» **Dataset excerpts**:

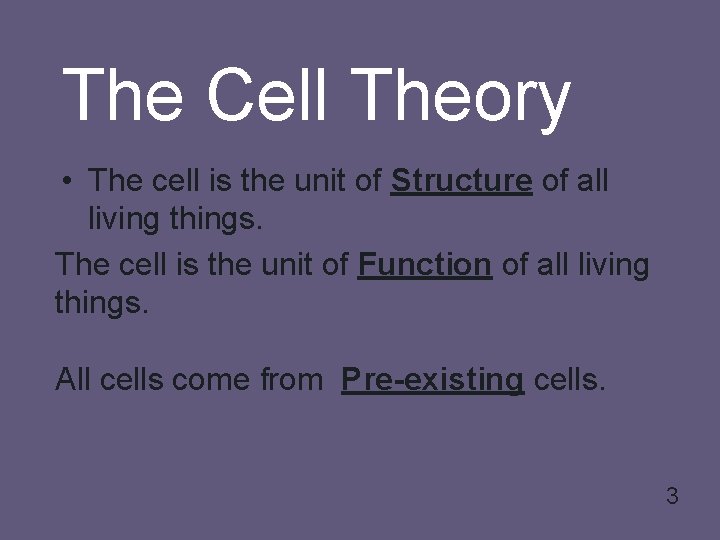 The Cell Theory

• The cell is the unit of Structure of all living things.

The cell is the unit of Function of all living things.

All cells come from Pre-existing cells.

3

» **INSTRUCTIONS FOR THE TASK**:
Print the records above exactly as they stand, but leave out the pictures.

» **RESULT**:
 The Cell Theory

• The cell is the unit of Structure of all living things.

The cell is the unit of Function of all living things.

All cells come from Pre-existing cells.

3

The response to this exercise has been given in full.